The DST gene (DST stands for "dystonin") is a protein-coding gene located on chromosome 6p12.1. DST encodes a member of the plakin protein family which belong to the adhesion junction proteins. Several alternatively spliced transcript variants have been found for this gene, encoding different isoforms, some of which have not yet been elucidated in their structure. Some isoforms have been reported to be expressed in neural and muscle tissue and to anchor neural intermediate filaments to the actin cytoskeleton, whereas some isoforms are expressed in epithelial tissue and anchor keratin-containing intermediate filaments to hemidesmosomes. In animal experiments, skin blistering and neurodegeneration could be induced when the gene was defective.
DST Gene
DefinitionThis section has been translated automatically.

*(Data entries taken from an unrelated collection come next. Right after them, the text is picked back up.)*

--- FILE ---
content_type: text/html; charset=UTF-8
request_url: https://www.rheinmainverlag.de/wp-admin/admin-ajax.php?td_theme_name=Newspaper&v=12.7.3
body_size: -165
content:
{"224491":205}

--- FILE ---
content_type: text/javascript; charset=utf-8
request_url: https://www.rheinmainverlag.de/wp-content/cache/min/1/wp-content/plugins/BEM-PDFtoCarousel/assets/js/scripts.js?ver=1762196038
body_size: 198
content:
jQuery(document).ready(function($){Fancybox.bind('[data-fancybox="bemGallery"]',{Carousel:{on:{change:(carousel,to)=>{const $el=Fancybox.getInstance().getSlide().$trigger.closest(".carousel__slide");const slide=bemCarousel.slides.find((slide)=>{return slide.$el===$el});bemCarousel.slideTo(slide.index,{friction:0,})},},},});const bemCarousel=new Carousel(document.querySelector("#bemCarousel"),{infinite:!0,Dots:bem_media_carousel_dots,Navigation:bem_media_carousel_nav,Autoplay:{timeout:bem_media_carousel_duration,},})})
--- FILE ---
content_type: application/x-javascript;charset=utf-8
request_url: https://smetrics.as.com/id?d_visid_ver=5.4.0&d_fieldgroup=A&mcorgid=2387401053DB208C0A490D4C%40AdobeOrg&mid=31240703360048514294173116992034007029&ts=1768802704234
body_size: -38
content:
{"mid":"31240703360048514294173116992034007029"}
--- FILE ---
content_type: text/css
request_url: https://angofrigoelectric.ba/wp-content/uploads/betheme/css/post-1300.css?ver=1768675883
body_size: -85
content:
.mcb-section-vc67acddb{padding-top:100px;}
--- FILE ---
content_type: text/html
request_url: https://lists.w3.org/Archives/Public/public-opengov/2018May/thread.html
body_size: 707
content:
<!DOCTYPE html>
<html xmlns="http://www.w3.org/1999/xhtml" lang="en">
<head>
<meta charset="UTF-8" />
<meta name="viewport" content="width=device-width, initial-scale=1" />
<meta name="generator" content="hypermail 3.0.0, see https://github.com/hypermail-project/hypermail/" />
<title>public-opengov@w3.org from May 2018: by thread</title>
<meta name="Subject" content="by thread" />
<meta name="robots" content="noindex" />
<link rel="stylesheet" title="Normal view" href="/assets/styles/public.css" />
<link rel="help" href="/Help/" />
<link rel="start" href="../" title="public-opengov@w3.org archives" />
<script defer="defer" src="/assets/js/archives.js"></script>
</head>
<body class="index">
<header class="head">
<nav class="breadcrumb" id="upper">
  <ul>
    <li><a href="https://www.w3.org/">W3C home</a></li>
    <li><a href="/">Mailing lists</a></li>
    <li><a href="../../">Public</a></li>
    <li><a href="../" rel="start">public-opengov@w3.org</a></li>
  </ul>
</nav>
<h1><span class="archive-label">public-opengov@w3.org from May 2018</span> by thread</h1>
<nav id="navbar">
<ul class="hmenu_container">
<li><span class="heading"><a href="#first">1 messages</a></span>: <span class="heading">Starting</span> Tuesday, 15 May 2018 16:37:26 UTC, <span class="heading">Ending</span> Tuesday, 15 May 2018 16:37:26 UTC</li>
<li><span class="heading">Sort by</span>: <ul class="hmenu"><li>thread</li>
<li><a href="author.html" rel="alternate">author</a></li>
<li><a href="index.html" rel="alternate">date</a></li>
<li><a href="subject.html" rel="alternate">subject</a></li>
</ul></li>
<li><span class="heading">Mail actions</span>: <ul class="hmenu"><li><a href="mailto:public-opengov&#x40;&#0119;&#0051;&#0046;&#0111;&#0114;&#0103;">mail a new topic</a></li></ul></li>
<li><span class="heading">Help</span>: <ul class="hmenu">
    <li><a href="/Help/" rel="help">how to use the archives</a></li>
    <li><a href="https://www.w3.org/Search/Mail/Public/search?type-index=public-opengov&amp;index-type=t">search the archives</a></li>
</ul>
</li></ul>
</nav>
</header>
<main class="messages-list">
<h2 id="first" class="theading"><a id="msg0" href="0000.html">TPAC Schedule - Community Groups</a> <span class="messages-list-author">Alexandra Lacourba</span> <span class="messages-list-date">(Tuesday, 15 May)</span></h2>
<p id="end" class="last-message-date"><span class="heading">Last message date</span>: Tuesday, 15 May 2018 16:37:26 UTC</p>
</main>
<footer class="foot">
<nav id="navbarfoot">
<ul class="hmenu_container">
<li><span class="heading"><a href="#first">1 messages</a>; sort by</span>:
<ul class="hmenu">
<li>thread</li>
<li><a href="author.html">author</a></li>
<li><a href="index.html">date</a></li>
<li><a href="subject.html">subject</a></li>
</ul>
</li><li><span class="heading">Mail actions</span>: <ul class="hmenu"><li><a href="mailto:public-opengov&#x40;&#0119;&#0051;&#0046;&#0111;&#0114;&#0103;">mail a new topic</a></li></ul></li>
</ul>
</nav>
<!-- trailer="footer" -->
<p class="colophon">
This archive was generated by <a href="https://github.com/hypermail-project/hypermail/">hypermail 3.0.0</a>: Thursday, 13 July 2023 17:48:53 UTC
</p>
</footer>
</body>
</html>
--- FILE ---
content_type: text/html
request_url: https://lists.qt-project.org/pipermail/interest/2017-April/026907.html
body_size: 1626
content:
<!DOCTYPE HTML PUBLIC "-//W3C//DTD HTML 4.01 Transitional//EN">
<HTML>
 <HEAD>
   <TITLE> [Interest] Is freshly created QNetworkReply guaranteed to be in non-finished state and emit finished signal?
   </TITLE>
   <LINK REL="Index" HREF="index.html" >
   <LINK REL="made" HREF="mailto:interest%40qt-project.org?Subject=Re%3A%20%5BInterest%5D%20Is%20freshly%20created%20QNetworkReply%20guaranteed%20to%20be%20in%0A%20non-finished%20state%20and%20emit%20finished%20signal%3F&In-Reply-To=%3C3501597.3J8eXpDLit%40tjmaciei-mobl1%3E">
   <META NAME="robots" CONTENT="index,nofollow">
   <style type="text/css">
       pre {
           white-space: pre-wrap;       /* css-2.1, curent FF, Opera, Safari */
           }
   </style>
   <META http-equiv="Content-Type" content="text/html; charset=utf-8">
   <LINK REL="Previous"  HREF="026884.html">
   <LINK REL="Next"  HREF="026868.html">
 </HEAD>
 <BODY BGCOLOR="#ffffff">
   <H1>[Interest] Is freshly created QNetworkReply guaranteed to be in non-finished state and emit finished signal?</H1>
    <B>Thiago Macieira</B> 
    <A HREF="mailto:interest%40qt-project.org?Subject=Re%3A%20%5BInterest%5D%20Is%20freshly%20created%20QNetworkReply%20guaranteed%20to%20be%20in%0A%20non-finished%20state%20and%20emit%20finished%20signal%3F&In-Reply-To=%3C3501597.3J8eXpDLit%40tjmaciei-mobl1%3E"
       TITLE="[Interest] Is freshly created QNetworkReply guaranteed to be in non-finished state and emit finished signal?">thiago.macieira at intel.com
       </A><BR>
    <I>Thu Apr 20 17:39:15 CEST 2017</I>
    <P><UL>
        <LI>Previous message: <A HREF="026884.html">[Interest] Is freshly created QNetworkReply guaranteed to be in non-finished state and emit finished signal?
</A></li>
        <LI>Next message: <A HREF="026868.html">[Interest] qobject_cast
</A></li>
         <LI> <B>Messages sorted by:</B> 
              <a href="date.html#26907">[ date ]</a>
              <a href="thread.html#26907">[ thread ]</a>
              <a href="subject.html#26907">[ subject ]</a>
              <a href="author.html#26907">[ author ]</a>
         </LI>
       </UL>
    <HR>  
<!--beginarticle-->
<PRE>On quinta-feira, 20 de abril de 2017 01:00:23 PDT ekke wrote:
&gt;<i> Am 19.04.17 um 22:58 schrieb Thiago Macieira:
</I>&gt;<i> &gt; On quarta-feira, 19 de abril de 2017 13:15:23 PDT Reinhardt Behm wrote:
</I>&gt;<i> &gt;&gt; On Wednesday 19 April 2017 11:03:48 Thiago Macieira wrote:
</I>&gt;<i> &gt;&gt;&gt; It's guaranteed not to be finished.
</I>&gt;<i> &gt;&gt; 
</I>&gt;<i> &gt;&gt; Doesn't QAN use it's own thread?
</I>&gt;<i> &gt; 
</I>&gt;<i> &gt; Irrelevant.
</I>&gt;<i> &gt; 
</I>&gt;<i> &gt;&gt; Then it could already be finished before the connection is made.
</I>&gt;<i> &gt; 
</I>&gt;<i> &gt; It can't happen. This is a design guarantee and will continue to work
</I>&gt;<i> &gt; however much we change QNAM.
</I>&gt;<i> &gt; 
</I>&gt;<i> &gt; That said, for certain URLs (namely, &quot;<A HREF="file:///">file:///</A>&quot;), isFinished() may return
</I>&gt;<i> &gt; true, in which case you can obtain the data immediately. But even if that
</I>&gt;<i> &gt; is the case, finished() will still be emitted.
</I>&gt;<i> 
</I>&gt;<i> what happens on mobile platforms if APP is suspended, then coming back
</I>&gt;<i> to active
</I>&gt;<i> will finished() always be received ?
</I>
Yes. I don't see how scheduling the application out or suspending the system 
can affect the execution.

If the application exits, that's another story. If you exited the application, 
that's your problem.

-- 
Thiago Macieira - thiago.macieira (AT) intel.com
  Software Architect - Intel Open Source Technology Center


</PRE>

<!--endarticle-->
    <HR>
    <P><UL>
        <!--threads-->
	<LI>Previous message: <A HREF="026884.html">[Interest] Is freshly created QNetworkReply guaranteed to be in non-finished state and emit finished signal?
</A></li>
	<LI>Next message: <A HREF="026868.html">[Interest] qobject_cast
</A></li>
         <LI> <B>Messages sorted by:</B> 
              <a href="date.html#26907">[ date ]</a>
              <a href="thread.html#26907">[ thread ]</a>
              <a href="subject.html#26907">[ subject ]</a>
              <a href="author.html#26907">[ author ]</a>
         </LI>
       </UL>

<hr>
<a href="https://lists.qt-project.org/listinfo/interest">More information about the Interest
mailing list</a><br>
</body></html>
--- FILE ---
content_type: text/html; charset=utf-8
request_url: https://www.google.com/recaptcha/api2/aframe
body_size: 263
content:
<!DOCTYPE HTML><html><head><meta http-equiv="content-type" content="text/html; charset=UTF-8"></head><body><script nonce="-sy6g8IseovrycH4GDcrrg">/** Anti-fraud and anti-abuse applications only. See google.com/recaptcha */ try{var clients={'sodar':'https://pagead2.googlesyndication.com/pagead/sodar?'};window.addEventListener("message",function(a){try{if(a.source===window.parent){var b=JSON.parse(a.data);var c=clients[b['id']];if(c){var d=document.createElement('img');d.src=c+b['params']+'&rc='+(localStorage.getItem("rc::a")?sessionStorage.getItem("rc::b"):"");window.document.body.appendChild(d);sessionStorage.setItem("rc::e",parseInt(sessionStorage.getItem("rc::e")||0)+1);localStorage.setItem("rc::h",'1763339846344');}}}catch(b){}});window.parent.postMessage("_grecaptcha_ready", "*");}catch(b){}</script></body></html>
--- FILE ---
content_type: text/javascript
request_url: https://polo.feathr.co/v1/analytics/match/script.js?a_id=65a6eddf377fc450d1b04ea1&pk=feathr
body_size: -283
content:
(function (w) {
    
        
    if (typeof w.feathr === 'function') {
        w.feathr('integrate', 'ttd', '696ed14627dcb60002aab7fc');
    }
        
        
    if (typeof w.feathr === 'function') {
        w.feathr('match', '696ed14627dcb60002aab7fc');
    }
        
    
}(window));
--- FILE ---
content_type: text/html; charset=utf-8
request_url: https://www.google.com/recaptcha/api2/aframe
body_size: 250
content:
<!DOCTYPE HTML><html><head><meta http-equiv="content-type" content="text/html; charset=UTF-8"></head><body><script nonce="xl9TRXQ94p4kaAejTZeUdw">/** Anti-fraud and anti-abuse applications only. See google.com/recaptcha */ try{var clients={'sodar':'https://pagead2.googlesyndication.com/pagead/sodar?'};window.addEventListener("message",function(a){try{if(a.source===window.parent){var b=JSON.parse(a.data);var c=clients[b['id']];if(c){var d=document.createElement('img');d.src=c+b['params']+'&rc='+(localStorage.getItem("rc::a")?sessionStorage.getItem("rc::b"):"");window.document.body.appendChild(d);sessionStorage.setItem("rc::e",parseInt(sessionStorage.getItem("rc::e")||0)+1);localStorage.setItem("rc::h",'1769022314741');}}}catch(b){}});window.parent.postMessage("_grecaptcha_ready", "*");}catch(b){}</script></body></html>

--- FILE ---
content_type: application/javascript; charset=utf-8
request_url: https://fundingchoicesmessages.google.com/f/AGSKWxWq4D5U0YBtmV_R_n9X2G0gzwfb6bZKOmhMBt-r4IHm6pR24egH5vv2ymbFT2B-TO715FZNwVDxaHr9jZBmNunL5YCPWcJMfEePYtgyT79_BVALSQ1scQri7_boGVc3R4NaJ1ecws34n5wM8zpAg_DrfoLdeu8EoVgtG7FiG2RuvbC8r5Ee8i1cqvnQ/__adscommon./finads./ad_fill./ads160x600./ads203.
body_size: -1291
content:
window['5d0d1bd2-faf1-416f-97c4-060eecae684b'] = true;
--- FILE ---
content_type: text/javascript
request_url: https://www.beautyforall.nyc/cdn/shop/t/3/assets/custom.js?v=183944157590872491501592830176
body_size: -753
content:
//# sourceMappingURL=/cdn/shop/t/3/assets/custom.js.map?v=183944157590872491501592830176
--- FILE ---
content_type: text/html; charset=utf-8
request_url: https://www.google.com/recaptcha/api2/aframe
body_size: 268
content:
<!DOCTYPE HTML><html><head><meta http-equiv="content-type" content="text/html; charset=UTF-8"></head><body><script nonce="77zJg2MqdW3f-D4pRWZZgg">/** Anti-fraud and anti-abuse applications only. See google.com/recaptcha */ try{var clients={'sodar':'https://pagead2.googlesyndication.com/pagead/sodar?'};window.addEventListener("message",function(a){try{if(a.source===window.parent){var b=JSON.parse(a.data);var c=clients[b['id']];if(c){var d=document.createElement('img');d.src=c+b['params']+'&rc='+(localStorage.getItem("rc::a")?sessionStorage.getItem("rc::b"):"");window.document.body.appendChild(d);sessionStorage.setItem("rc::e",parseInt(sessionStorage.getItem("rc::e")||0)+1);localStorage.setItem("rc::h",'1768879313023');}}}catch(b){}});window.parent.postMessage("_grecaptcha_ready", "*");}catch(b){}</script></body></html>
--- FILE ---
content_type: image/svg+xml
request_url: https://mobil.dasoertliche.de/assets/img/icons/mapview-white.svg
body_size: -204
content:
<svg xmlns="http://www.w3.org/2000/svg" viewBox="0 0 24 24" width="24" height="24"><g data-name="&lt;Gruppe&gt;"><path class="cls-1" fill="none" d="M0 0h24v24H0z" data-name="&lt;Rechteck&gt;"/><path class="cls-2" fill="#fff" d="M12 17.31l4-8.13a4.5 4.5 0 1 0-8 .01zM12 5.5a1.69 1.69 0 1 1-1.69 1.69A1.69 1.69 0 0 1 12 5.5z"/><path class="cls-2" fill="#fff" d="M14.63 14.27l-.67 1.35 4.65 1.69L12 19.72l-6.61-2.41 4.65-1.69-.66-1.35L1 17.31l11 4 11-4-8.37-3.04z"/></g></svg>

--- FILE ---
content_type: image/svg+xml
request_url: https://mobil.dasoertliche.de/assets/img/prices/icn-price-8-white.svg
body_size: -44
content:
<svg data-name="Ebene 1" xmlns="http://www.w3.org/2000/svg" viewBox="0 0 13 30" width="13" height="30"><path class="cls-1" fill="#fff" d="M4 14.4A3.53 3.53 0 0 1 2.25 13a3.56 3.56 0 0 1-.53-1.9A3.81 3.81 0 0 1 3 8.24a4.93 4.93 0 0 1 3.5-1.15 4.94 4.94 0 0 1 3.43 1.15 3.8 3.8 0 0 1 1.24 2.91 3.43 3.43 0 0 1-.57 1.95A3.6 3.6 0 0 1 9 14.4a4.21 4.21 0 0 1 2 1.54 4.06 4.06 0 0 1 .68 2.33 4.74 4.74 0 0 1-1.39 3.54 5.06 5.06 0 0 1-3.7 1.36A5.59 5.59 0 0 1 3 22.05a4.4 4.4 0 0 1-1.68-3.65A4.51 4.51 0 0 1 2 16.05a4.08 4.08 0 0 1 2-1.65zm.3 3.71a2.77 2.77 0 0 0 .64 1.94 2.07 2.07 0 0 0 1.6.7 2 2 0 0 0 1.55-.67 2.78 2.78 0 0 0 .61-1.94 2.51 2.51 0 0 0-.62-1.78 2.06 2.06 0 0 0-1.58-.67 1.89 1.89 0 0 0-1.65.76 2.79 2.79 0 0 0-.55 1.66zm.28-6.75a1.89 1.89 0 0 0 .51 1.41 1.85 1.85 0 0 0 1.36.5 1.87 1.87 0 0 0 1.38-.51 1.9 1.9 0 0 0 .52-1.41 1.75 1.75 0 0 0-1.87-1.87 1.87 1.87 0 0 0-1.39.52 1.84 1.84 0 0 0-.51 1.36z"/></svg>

General informationThis section has been translated automatically.
The encoded protein, BP230 acts as an integrator of intermediate filament, actin and microtubule cytoskeleton networks. It is required for anchoring intermediate filaments to the actin cytoskeleton in nerve and muscle cells or keratin-containing intermediate filaments to hemidesmosomes in epithelial cells. The proteins can self-aggregate to form filaments or a two-dimensional network. The protein is involved in the organization and stability of the microtubule network of sensory neurons to allow axonal transport. Mediates the docking of the dynein/dynactin motor complex to vesicle cargoes for retrograde axonal transport through its interaction with TMEM108 and DCTN1.
Isoform 3 of the protein plays a structural role in the assembly of hemidesmosomes of epithelial cells; anchors keratin-containing intermediate filaments to the inner plaque of hemidesmosomes. Required for regulation of keratinocyte polarity and motility; mediates regulation of RAC1 activity through integrin ITGB4.
Isoform 6 is required for actin filament bundling around the nucleus.
Isoform 7 regulates the organization and stability of the microtubule network of sensory neurons to allow axonal transport.
Autoantibodies against Bp230 lead to vesicular autoimmune diseases.
Clinical pictureThis section has been translated automatically.
Diseases associated with dystonin include:
- Epidermolysis Bullosa Simplex 3, localized or generalized intermediate, with Bp230 deficiency /OMIM: 615425) a mild, autosomal recessive inherited genodermatosis characterized by traumatically induced blistering occurring mainly on the mechanically exposed areas of the feet and ankles. Ultrastructural analysis of skin biopsies shows abnormal formation of hemidesmosomes with poorly formed internal plaques (Liu et al. 2012).
- The neuropathy, hereditary sensory and autonomic, type VI.
- the axonal Charcot-Marie-Tooth disease
and
- Neuroblastoma: For pediatric neuroblastoma, MYCN amplifications and age itself are two crucial prognostic factors. It has been shown that the age-related gene DST is an independent prognostic factor in non-amplified MYCN neuroblastoma. Younger patients with non-MYCN-amplified neuroblastoma and higher DST expression had the best overall clinical survival (Wang H et al. 2021).
High expression of DST is associated with favorable prognosis in breast carcinoma. Apparently, DST is able to influence BRCA development and progression by altering the immune microenvironment (Qiu X et al. 2022).
Antibody formations against the encoded protein (BP230) lead to autoimmune diseases:
- Bullous pemphigoid (BP180; BP230).
- Lichen planus pemphigoides (BP180; BP230, 200 KDa protein)
- Pemphigoid gestationis (BP180; BP230)
LiteratureThis section has been translated automatically.
- Cappuccio G et al (2017) Expanding the phenotype of DST-related disorder: A case report suggesting a genotype/phenotype correlation. Am J Med Genet A 173:2743-2746.
- Ganani D et al. (2021) Epidermolysis bullosa simplex due to bi-allelic DST mutations: case series and review of the literature. Pediatr Dermatol. 38:436-441.
- Groves RW et al. (2010) A homozygous nonsense mutation within the dystonin gene coding for the coiled-coil domain of the epithelial isoform of BPAG1 underlies a new subtype of autosomal recessive epidermolysis bullosa simplex. J Invest Dermatol 130:1551-1557.
Qiu X et al (2022) Identification of m6A-Associated Gene DST as a Prognostic and Immune-Associated Biomarker in Breast Cancer Patients. Int J Gen Med15:523-534.
Liu L et al (2021) Autosomal recessive epidermolysis bullosa simplex due to loss of BPAG1-e expression. (Letter) J Invest Derm 132: 742-744.
- Stanley JR et al (1981) Characterization of bullous pemphigoid antigen: a unique basement membrane protein of stratified squamous epithelia. Cell 24:897-903.
- Wang H et al (2021) Age related gene DST represents an independent prognostic factor for MYCN non-amplified neuroblastoma. BMC Pediatr 21:272.